KNVB Terancam Menelan Efek Domino, Gugatan Dean James Bisa Picu Ulang 133 Laga Eredivisie

Author: Redaksi Android62

Ancaman terbesar kini bukan lagi sekadar status Dean James, melainkan efek berantai yang bisa menyeret Eredivisie ke pengulangan massal laga musim ini. Jika pengadilan mengabulkan gugatan NAC Breda, KNVB menghadapi situasi ekstrem karena 133 pertandingan liga musim ini dapat diwajibkan untuk diulang.

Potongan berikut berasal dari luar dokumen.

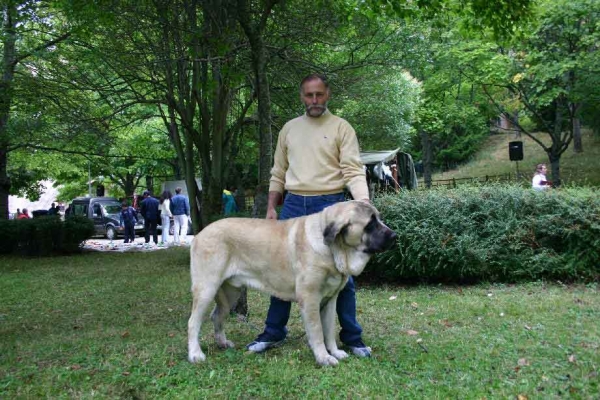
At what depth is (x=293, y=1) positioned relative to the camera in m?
9.75

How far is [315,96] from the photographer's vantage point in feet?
15.2

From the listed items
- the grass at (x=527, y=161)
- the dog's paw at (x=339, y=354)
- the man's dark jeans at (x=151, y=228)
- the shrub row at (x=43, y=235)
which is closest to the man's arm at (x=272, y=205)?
the dog's paw at (x=339, y=354)

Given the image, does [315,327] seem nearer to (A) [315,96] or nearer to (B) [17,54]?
(A) [315,96]

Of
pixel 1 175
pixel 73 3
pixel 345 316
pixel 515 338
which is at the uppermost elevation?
pixel 73 3

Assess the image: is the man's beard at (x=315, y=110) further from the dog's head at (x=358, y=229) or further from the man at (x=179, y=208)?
the man at (x=179, y=208)

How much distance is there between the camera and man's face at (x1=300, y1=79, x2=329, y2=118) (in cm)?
464

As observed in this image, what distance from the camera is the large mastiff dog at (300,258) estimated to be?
13.3 ft

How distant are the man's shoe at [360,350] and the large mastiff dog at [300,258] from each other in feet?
0.52

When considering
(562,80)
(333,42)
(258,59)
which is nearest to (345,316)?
(258,59)

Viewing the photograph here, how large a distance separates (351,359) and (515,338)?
1722mm

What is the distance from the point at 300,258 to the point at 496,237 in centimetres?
496

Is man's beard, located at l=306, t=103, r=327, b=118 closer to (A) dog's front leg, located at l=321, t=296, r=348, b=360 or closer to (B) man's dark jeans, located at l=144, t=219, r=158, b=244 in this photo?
(A) dog's front leg, located at l=321, t=296, r=348, b=360

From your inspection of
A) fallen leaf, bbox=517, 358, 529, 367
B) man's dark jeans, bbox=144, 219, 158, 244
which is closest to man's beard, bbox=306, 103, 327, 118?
fallen leaf, bbox=517, 358, 529, 367

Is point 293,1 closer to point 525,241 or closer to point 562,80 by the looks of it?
point 525,241
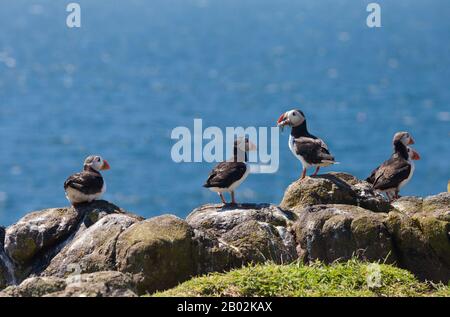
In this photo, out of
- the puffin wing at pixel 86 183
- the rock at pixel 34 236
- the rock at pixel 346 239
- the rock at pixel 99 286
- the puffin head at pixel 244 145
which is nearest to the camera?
the rock at pixel 99 286

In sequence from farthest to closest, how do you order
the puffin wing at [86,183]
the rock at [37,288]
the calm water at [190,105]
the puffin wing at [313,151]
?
the calm water at [190,105] → the puffin wing at [313,151] → the puffin wing at [86,183] → the rock at [37,288]

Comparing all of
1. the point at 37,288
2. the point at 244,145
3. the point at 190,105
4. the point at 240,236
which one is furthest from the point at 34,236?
the point at 190,105

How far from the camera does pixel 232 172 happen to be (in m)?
15.4

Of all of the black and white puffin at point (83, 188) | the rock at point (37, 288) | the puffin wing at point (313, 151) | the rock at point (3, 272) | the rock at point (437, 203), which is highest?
the puffin wing at point (313, 151)

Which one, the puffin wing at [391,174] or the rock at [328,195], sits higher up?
the puffin wing at [391,174]

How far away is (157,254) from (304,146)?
15.6 feet

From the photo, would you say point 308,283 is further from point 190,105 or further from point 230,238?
point 190,105

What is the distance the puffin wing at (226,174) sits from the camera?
15.2 metres

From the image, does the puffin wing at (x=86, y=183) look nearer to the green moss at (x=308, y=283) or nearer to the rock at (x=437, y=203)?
the green moss at (x=308, y=283)

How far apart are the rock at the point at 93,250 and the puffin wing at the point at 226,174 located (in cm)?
207

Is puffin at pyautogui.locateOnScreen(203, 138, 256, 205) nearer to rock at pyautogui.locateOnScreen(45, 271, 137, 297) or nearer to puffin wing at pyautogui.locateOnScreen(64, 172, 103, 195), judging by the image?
puffin wing at pyautogui.locateOnScreen(64, 172, 103, 195)

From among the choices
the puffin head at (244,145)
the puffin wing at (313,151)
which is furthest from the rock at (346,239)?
the puffin wing at (313,151)
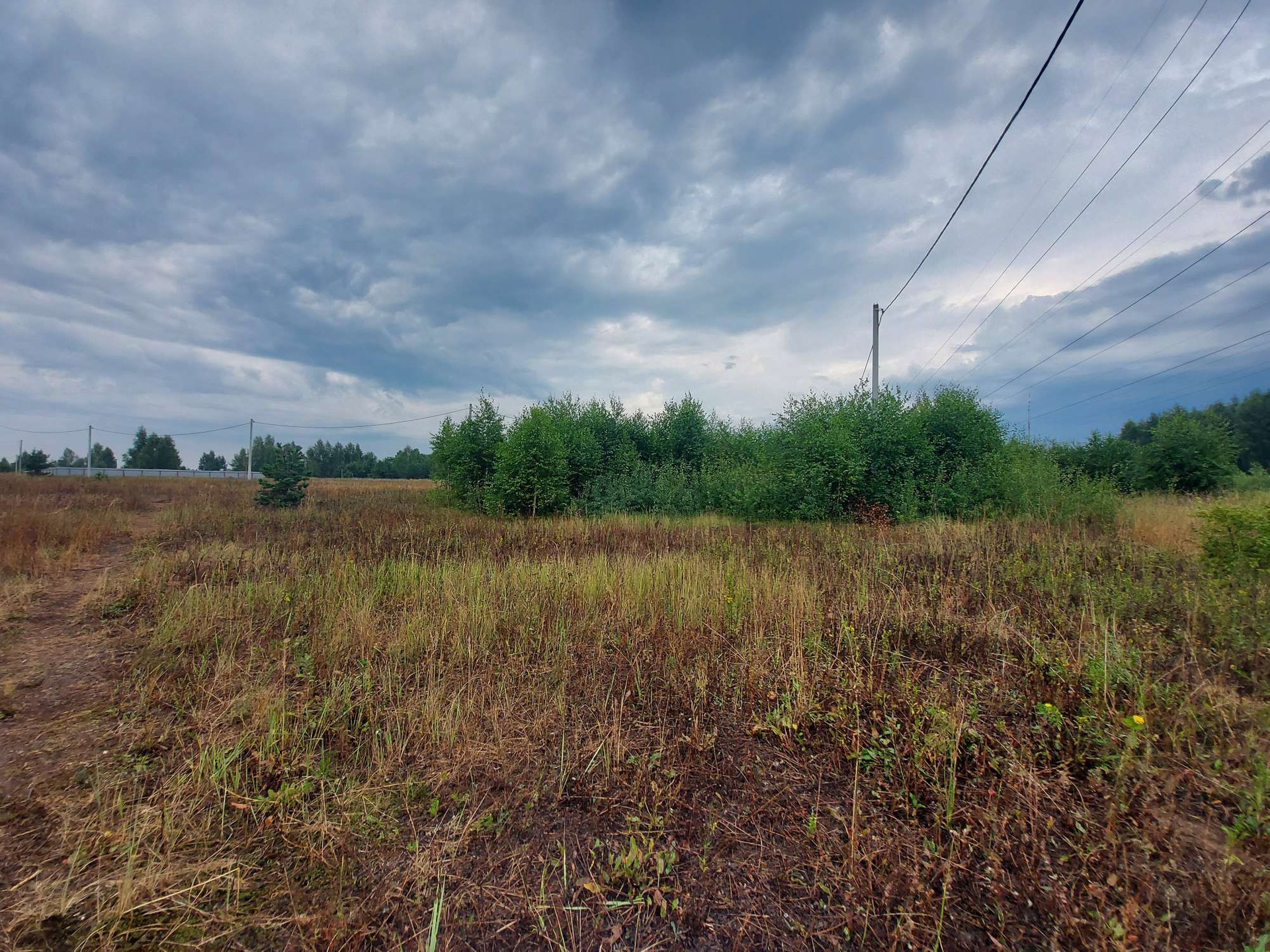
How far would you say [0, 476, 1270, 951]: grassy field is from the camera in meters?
1.96

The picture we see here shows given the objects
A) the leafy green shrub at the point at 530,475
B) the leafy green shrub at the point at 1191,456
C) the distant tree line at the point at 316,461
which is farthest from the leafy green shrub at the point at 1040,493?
the distant tree line at the point at 316,461

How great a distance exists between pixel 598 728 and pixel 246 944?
1838 millimetres

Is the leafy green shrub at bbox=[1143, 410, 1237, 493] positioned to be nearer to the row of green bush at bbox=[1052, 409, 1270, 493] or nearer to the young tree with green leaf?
the row of green bush at bbox=[1052, 409, 1270, 493]

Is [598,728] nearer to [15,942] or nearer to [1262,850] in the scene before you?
[15,942]

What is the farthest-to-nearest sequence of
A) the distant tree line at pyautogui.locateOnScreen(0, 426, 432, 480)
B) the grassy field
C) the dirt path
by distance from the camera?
the distant tree line at pyautogui.locateOnScreen(0, 426, 432, 480), the dirt path, the grassy field

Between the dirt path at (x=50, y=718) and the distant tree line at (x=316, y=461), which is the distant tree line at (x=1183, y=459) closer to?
the dirt path at (x=50, y=718)

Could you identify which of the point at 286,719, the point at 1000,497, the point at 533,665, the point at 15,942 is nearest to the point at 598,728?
the point at 533,665

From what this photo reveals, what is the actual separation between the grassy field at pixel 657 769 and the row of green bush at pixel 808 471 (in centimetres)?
787

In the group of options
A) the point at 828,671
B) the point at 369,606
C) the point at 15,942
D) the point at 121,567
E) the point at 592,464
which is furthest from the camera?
the point at 592,464

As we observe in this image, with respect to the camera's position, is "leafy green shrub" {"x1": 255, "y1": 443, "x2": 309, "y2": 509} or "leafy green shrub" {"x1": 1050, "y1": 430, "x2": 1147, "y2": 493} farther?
"leafy green shrub" {"x1": 1050, "y1": 430, "x2": 1147, "y2": 493}

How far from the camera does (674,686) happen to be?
3.76 metres

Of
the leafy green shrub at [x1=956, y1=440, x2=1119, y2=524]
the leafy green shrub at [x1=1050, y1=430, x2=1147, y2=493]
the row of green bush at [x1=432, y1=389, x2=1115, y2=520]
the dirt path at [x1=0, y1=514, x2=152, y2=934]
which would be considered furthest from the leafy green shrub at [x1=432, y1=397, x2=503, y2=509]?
the leafy green shrub at [x1=1050, y1=430, x2=1147, y2=493]

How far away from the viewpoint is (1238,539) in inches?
242

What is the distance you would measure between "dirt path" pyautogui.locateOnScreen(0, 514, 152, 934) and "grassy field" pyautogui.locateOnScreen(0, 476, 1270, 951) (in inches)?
1.0
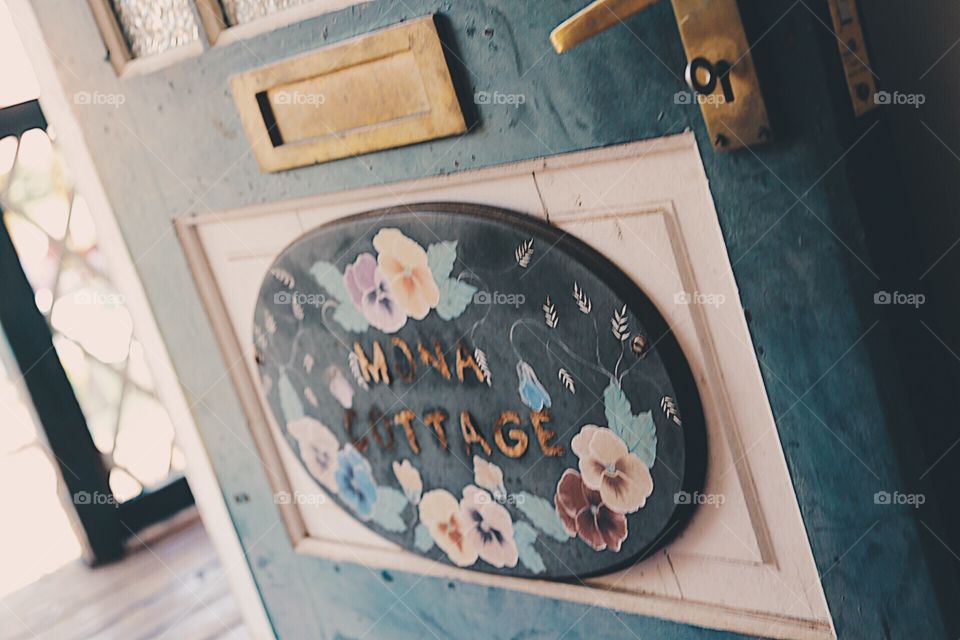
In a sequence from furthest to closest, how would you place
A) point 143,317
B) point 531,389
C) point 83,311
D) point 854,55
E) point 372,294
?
point 83,311, point 143,317, point 372,294, point 531,389, point 854,55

Pusat persoalannya berawal dari status kelayakan Dean James setelah resmi menjadi Warga Negara Indonesia pada Maret 2025. Di Belanda, pemain dari luar Uni Eropa wajib menerima upah minimal 600 ribu euro, dan syarat itu menjadi dasar keberatan yang kini dipersoalkan NAC Breda.

Sengketa ini tidak lagi dipandang sebagai urusan administratif biasa. Perkara yang kemudian dikenal sebagai “pasportgate” itu berkembang menjadi ancaman serius bagi integritas kompetisi dan kestabilan jadwal liga.

KNVB juga melihat risiko yang lebih luas dari kasus ini. Sekitar 25 pemain lain yang baru membela tim nasional Suriname dan Tanjung Verde tahun ini ikut terseret dalam polemik serupa, sehingga dampaknya tidak berhenti pada satu nama saja.

Efek domino yang ditakuti liga

Direktur KNVB Marianne van Leeuwen menilai situasi ini dapat mengacaukan kompetisi, terutama karena jadwal Eredivisie semakin padat menjelang Piala Dunia 2026. Ia juga menyoroti kemungkinan munculnya tuntutan baru dari klub-klub lain apabila NAC Breda memenangkan perkara di pengadilan.

Menurut Marianne, arah kasus ini masih sangat terbuka karena sejumlah klub sudah menyiapkan langkah hukum sendiri. Kondisi itu membuat potensi sengketa tidak hanya berhenti pada NAC Breda dan Dean James, tetapi bisa melebar ke banyak klub di liga.

Kekhawatiran serupa juga muncul di level peserta kompetisi. Ajax Amsterdam dan Feyenoord Rotterdam disebut mulai menyiapkan klaim terhadap pemain lain yang dinilai tidak layak tampil.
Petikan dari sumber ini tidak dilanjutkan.